Hi Daniel,
On 12.08.2018 00:52, Daniel Schwierzeck wrote:
On 09.08.2018 16:22, Stefan Roese wrote:
diff --git a/arch/mips/mach-mt7620/cpu.c b/arch/mips/mach-mt7620/cpu.c new file mode 100644 index 0000000000..0b22956499 --- /dev/null +++ b/arch/mips/mach-mt7620/cpu.c @@ -0,0 +1,66 @@ +// SPDX-License-Identifier: GPL-2.0+ +/*
- Copyright (C) 2018 Stefan Roese sr@denx.de
- */
+#include <common.h> +#include <dm.h> +#include <ram.h> +#include <asm/io.h> +#include <linux/io.h> +#include <linux/sizes.h> +#include "mt76xx.h"
+#define STR_LEN 6
+#ifdef CONFIG_BOOT_ROM +int mach_cpu_init(void) +{ + void (*ptr)(void);
+ /* + * DDR calibration routine needs to be called very early. This + * function also configures the clock to run at full speed. + */ + ptr = (void *)CKSEG0ADDR(ddr_calibrate); + (*ptr)();
what is the purpose of forcing the function symbol to KSEG0?

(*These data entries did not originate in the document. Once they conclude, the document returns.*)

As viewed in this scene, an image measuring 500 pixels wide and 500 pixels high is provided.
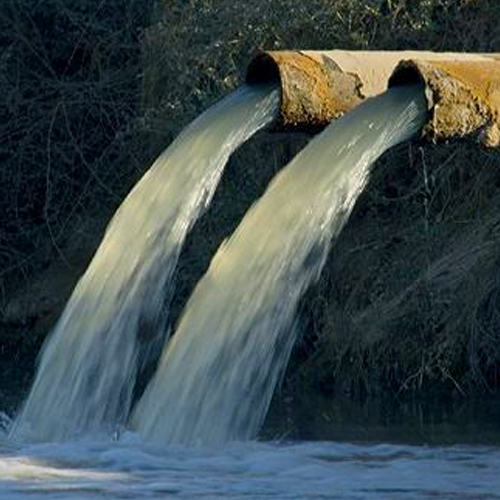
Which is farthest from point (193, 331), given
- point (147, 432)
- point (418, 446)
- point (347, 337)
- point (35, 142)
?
point (35, 142)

Its copied from the original MediaTek code. I just tested it without forcing the execution into KSEG0 and the DDR calibration is extremely slow then, taking a few minutes to complete.
I have to admit that I am not 100% sure, if the caches are configured 100% correctly / optimally for this SoC. Perhaps you (or someone else) has some improvements here.
I guess the BootROM does some XiP magic with the SPI flash controller and runs in the uncached KSEG1 segment. That would explain why the pre-relocation code runs so slowly. But this shift from KSEG1 to KSEG0 could be done generically in start.S after the cache initialization is complete. I will have a look at it.
That would be great. Please let me know if you need some help with testing etc.
could you try branch mips_optimize_cache_init from git://git.denx.de/u-boot-mips.git. You have to change your text base from 0xbc000000 to 0x9c000000 to execute all code prior relocation from the cached KSEG0 segment. The code should now run fast without that function pointer magic.
For now the patch series is only tested in Qemu and needs some more cleanup. I'll try to do some testing on real hardware in the next days.
I'm back from a short trip and tested these 2 patches in my current internal branch. It works great, thanks! The speedup is impressive.
How would you like to proceed? Should I re-send my MT7688 SoC port again with the functions pointer magic removed? Or will you pull this version first and your cache improvement later? I can always change this ddr_calibrate() pointer magic at a later time (and change the TEXT_BASE).
Thanks, Stefan